Task goal
Return the records that follow, matching each one exactly.

○ ○ ○

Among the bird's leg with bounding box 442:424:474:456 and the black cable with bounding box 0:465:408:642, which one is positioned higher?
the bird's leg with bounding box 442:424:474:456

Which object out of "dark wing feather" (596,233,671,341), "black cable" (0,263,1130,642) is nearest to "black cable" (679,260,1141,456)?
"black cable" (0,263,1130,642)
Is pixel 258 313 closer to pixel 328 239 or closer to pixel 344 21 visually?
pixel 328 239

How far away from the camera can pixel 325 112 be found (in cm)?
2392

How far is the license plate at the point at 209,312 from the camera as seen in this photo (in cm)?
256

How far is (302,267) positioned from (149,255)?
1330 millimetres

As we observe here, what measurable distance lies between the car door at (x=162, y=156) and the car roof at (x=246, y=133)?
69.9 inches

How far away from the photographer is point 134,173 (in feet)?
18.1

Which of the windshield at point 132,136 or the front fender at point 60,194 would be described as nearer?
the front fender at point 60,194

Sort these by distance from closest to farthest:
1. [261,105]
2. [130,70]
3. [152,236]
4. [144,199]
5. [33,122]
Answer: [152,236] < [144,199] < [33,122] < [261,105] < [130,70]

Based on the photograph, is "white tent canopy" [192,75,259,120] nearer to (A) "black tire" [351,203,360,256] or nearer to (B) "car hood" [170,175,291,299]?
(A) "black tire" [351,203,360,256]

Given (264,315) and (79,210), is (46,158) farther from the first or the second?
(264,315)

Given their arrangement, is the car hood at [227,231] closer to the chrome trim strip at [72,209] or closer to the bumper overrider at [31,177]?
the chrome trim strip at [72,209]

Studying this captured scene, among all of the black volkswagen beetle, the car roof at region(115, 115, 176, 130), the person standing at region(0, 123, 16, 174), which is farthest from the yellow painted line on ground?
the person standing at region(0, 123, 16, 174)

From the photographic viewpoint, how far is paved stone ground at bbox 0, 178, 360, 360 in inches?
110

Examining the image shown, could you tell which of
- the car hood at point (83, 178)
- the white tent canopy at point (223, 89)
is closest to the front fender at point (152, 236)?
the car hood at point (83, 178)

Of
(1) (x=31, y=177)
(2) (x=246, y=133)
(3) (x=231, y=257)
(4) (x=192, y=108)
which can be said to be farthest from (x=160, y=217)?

○ ○ ○

Written solution
Among the bird's leg with bounding box 442:424:474:456 and the black cable with bounding box 0:465:408:642, which one is positioned higher?
the bird's leg with bounding box 442:424:474:456

Which object out of "dark wing feather" (596,233,671,341), "black cable" (0,263,1130,642) is nearest to "black cable" (679,260,1141,456)?
"black cable" (0,263,1130,642)
Is pixel 258 313 closer to pixel 328 239 or closer to pixel 344 21 visually?
pixel 328 239

How far away from the camera can pixel 325 112 be found (in cm)?
2392

How far is the license plate at the point at 209,312 from the camera as seen in this photo (in cm)?
256

How far is (302,267) positioned from (149,255)?
1330 millimetres

As we observe here, what measurable distance lies between the car door at (x=162, y=156) and the car roof at (x=246, y=133)?
69.9 inches

How far away from the photographer is point 134,173 (in feet)?
18.1

Which of the windshield at point 132,136 or the front fender at point 60,194 would be described as nearer?
the front fender at point 60,194

Sort these by distance from closest to farthest:
1. [261,105]
2. [130,70]
3. [152,236]
4. [144,199]
5. [33,122]
Answer: [152,236] < [144,199] < [33,122] < [261,105] < [130,70]

Based on the photograph, is "white tent canopy" [192,75,259,120] nearer to (A) "black tire" [351,203,360,256] or nearer to (B) "car hood" [170,175,291,299]?
(A) "black tire" [351,203,360,256]

Given (264,315) and (79,210), is (46,158) farther from the first or the second?
(264,315)

Given their arrangement, is the car hood at [227,231] closer to the chrome trim strip at [72,209] or closer to the bumper overrider at [31,177]?
the chrome trim strip at [72,209]

Studying this captured scene, among all of the black volkswagen beetle, the car roof at region(115, 115, 176, 130), the person standing at region(0, 123, 16, 174), which is farthest from the yellow painted line on ground?
the person standing at region(0, 123, 16, 174)

From the photographic viewpoint, how far is paved stone ground at bbox 0, 178, 360, 360 in inches?
110

Examining the image shown, could you tell which of
- the car hood at point (83, 178)
- the white tent canopy at point (223, 89)
is closest to the front fender at point (152, 236)?
the car hood at point (83, 178)

Of
(1) (x=31, y=177)
(2) (x=246, y=133)
(3) (x=231, y=257)
(4) (x=192, y=108)
which can be said to be farthest from (x=160, y=217)?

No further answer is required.